In the embodiment of the present disclosure, the mode combining mode may refer to a mode of combining features of data of at least one mode. The feature of the data of at least one modality combined in the modality combination way may be called the relevant feature of the modality combination way. The mode combination mode can be determined in advance according to different model tasks, and each mode combination branch in the initial model can be created according to the mode combination mode which is determined in advance; wherein, the mode combination modes corresponding to the mode combination branches are different. By combining branches of all modes in the initial model, the characteristics of the data of at least one mode can be subjected to diversified fusion, and a prediction result can be determined according to the fused characteristics.

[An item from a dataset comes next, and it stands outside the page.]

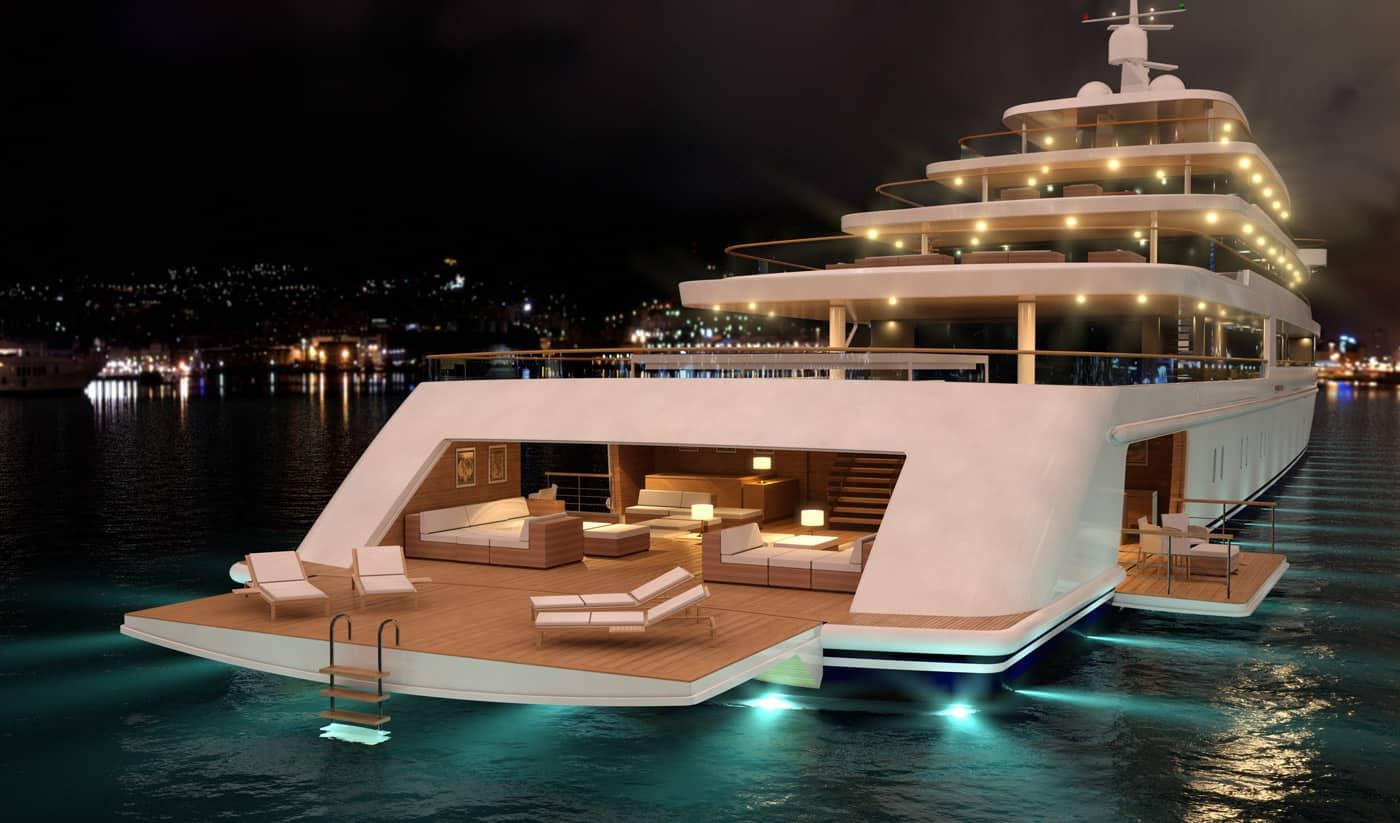 Fractional Yacht Ownership Beverly Hills Magazine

For example, referring again to fig. 2, features of data of at least one modality may be randomly selected from the modalities 1, 2 and 3 to be combined to determine N modality combination modes (nmax desirable 7), and each modality combination mode may correspond to one modality combination branch. Each modality combining branch may be provided with a fusion network and a classifier. The fusion network can fuse related features according to a mode combination mode corresponding to the branches, and the fusion network can select a full connection layer (Fully Connected layer, FC) compression expansion layer (SE), for example. The classifier can output a prediction result according to each fused characteristic, and the classifier can be a soft-max classifier, for example. N prediction results can be output through N mode combined branches.

Although the initial model contains a plurality of mode combination branches, compared with the feature extraction branches, the mode combination branches are very lightweight network modules, and the calculation resources are very little. Experiments prove that under the condition that the feature extraction branches use common multiple networks, the calculated amount of the multiple mode combination branches accounts for less than 2.5% of the total calculated amount of the model. It is considered that the addition of multiple modal combination branches adds very little computation to the initial model.

S130, training an initial model according to each prediction result, and determining a target combination mode from all mode combination modes according to each prediction result when a preset training condition is met.

In the embodiment of the disclosure, the deviation between each prediction result and the truth label of the corresponding sample can be fed back forward to adjust the network parameters of the corresponding mode combination branch and the feature extraction network, so that the training of the initial model is realized. Wherein, the preset training condition is satisfied, for example, the number of trained samples reaches s% of the total number of samples (s can be a value of 30); for example, all samples may be trained; it is also possible that the deviation of the combined branches of each mode is smaller than a preset deviation, etc., which is not exhaustive here.

If the current condition meets the preset training condition, the performance of each mode combining branch can be compared. For example, the prediction accuracy of each mode combined branch is evaluated by using a preset test sample. Then, the mode combination mode corresponding to the mode combination branch with the best performance can be used as the target combination mode.

And S140, reserving a feature extraction branch and a modal combination branch which are related to the target combination mode in the initial model to obtain a target model.

The feature extraction branch related to the target combination mode is used for extracting related features of the target combination mode; the mode combination branches related to the target combination mode are used for fusing related features according to the target combination mode. The mode combining branch related to the target combining mode, namely the mode combining branch with the best performance. For example, referring to fig. 2, if the target combination is to combine feature 1 and feature 2, feature extraction branch 1 for extracting feature 1 and feature extraction branch 2 for extracting feature 2 are feature extraction branches related to the target combination; the mode combining branch 2 where the feature 1 and the feature 2 are fused is a mode combining branch related to the target combining mode.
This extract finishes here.